I was playing around the bitfile generation on CW305. I followed steps for CW305-Arm-DesignStart on the github and wanted to try ARTIX-7 CPA ATTACK.ipynb on the jupyter to make sure that I am on the right track. Therefore, I tried this part after bitfile generation was completed :
I have a “defines.v” file on my xilinx vivado, but I am not sure if I should add cw305_defines.v too. If you think that is the problem, please let me know how I can do that.
I don’t know what is ARTIX-7 CPA ATTACK.ipynb – it’s not one of our notebooks.
As explained here, you can run our AES attack notebooks (assuming of course that you’ve used our AES target firmware), with one modification: you’ll need to call Setup_DesignStart,ipynb instead of Setup_Generic.ipynb.
Hi jpthibault,
First of all, sorry for the confusion. The title was written too professionally that’s why I thought that it was your notebook I forgot to say that the target device was CW305. I traced your advice (thanks!) and decided to add “slurp=False” to my program target. It worked and completed the attack. However, I am not able to recover the correct encryption key, so I am planning to increase the number of traces, do you think it works or what would you do when you came up with this problem?
I have successfully completed CW305-Arm-DesignStart and generated bitstream. I have been trying to implement PA_HW_CW305_1-Attacking_AES_on_an_FPGA located in jupyter/archive.
I adjusted the capture setup using Setup_DesignStart.ipynb and kept trace capture, attack and test as is. When I scope the target, blue led (LED 6) turns on and it toggles when I start capturing traces. In addition, green led(LED 5) is off, and red led(LED6) toggles periodically so I am sure that clock signal and uart communication are good.
I followed arm-design-start guide and didn’t change anything in verilog, but I am not able to recover none of key bytes but two. If you see what I missed out, I am willing to hear.

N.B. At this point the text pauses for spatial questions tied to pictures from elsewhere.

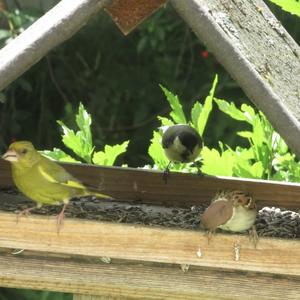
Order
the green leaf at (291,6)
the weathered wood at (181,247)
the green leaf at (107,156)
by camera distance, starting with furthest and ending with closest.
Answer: the green leaf at (107,156), the green leaf at (291,6), the weathered wood at (181,247)

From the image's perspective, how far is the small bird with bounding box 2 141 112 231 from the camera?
2.90 metres

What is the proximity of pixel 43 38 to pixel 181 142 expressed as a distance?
4.22 feet

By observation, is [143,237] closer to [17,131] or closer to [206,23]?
[206,23]

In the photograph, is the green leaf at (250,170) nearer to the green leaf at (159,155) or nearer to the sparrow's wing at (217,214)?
the green leaf at (159,155)

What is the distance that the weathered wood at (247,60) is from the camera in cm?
233

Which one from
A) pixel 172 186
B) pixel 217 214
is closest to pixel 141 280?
pixel 217 214

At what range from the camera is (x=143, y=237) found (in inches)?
97.8

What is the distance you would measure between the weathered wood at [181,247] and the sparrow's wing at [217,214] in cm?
6

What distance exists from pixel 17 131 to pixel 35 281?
Result: 11.3ft

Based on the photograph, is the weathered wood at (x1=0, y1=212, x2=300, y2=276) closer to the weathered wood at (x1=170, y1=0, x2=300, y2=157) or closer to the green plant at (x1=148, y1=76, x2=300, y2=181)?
the weathered wood at (x1=170, y1=0, x2=300, y2=157)

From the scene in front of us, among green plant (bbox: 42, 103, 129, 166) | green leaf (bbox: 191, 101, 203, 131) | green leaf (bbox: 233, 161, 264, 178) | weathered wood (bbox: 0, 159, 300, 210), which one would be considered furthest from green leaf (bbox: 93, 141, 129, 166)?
green leaf (bbox: 233, 161, 264, 178)

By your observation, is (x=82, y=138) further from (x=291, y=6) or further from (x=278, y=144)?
(x=291, y=6)

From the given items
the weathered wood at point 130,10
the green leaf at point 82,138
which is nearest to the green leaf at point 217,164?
the green leaf at point 82,138

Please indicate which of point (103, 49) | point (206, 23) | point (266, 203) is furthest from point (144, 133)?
point (206, 23)
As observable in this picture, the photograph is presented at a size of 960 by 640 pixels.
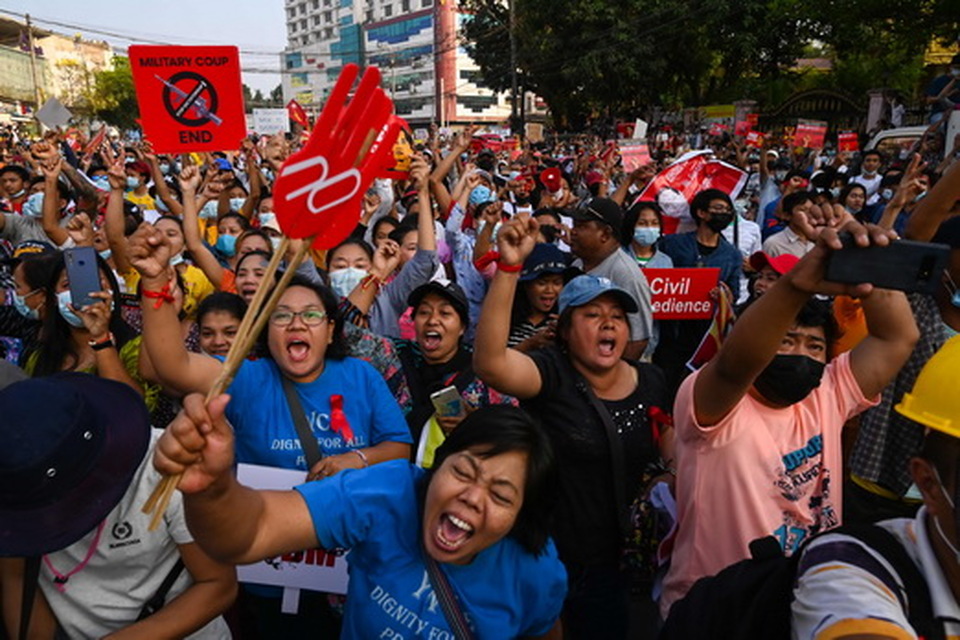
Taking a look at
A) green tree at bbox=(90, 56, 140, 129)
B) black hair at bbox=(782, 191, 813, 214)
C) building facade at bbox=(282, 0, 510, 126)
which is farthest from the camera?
building facade at bbox=(282, 0, 510, 126)

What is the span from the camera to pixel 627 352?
3533 millimetres

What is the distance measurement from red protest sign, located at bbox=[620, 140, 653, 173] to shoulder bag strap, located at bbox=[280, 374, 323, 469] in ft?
23.3

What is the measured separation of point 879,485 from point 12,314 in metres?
4.47

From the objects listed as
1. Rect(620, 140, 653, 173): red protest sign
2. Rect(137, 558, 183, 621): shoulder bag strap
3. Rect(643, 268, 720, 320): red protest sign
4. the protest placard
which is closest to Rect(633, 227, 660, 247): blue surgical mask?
Rect(643, 268, 720, 320): red protest sign

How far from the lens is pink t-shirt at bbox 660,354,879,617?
1.87 metres

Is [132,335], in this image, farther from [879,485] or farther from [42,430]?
[879,485]

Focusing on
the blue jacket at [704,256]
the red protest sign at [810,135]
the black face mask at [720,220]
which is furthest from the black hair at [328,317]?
the red protest sign at [810,135]

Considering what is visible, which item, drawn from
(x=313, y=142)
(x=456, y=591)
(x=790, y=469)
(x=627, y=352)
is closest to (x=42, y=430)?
(x=313, y=142)

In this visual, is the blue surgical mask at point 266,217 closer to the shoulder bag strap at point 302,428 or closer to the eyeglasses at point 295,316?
the eyeglasses at point 295,316

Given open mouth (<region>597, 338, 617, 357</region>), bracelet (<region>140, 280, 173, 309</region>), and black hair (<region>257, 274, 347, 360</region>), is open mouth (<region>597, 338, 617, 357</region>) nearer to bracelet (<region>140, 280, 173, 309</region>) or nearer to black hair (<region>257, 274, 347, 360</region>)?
black hair (<region>257, 274, 347, 360</region>)

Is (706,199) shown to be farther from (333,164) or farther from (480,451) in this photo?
(333,164)

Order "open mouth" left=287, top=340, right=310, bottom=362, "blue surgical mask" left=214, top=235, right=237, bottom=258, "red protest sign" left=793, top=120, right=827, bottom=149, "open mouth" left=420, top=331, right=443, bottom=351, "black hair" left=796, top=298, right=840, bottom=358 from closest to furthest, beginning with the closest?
"black hair" left=796, top=298, right=840, bottom=358
"open mouth" left=287, top=340, right=310, bottom=362
"open mouth" left=420, top=331, right=443, bottom=351
"blue surgical mask" left=214, top=235, right=237, bottom=258
"red protest sign" left=793, top=120, right=827, bottom=149

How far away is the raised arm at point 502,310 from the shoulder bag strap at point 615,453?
342 mm

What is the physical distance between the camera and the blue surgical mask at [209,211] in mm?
6789
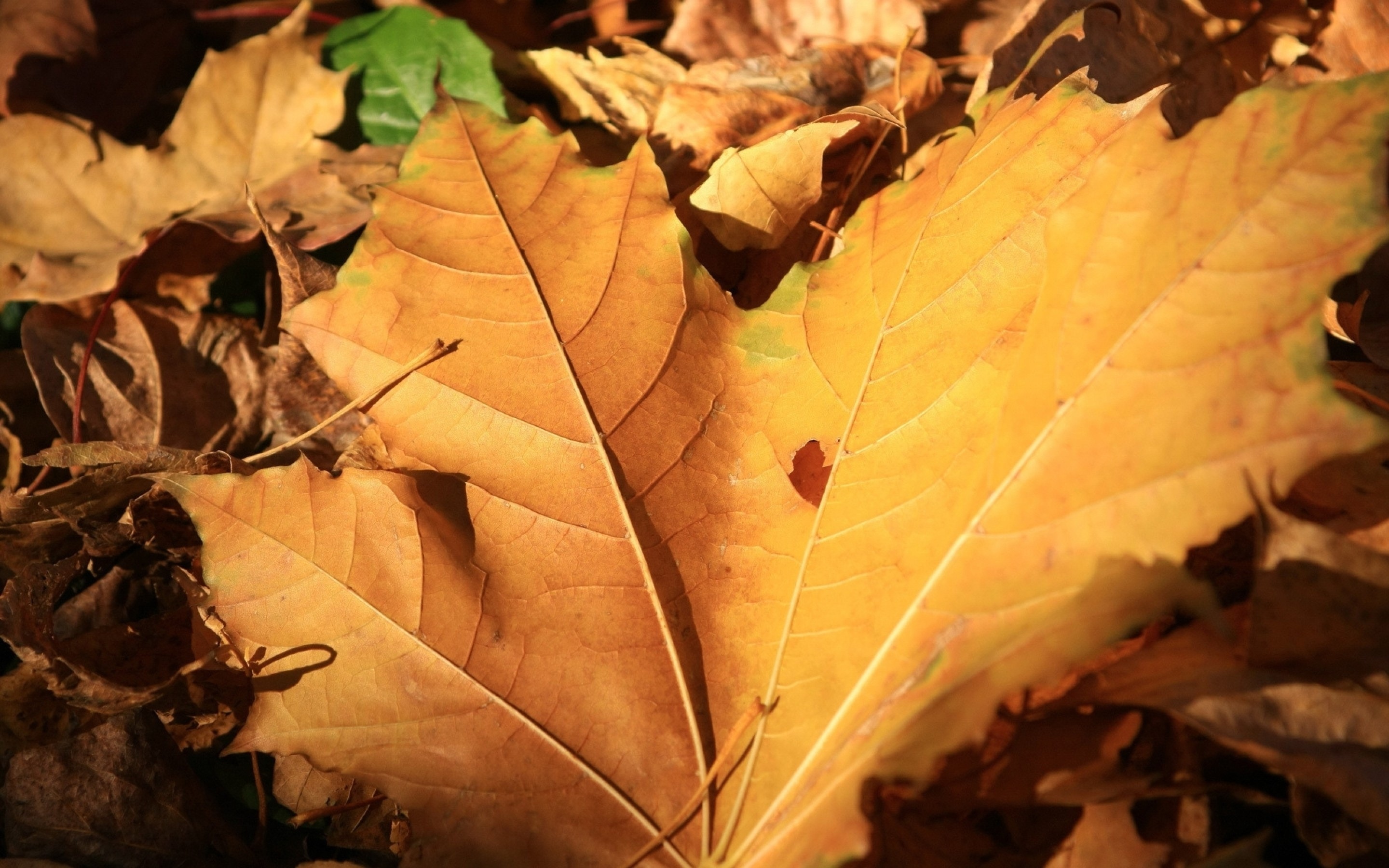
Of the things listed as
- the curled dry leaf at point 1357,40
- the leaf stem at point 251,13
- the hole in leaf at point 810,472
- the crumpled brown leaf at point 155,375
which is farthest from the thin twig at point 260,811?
the curled dry leaf at point 1357,40

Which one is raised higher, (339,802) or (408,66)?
(408,66)

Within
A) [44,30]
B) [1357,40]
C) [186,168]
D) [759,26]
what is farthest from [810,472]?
[44,30]

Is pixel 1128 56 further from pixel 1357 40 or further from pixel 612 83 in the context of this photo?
pixel 612 83

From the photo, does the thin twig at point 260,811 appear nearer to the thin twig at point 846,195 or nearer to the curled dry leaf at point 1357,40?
the thin twig at point 846,195

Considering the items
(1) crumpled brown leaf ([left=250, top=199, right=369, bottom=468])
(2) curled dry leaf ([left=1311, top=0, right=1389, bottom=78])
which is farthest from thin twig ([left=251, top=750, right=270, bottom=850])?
(2) curled dry leaf ([left=1311, top=0, right=1389, bottom=78])

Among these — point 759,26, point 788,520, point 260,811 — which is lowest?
point 260,811

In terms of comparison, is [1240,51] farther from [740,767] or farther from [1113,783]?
[740,767]

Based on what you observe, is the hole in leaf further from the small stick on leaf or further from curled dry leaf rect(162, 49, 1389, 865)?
the small stick on leaf
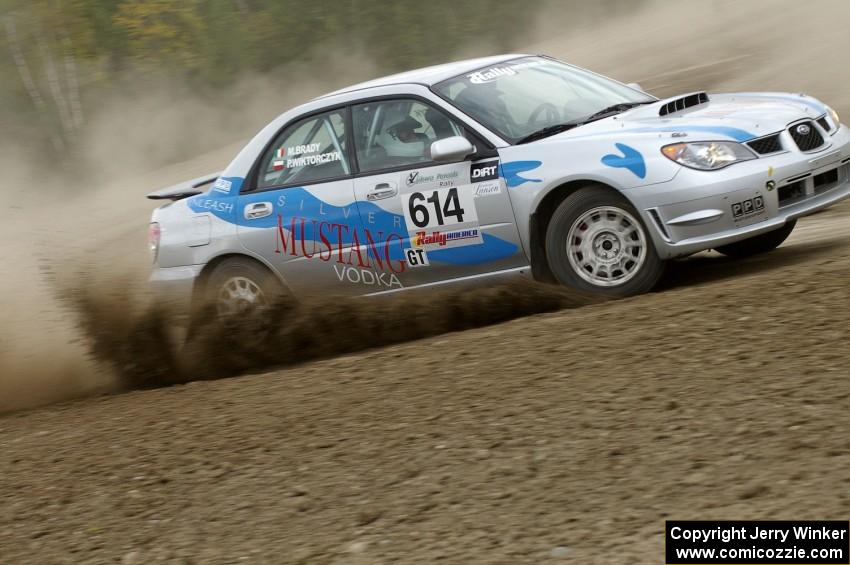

As its says in its introduciton PA_HW_CW305_1-Attacking_AES_on_an_FPGA shows how to break a hardware AES target, which is not what you have here with the CW305-Arm-DesignStart project.
The DesignStart project gives you an FPGA-based Arm Cortex core which does not contain hardware AES; assuming that you compiled the simpleserial-aes firmware for it, it’s running software-based AES; basically the same target that you would be running on our STM32 target. Now the Arm core is in an FPGA instead of an ASIC; that does not mean you need to attack it like you would a hardware target.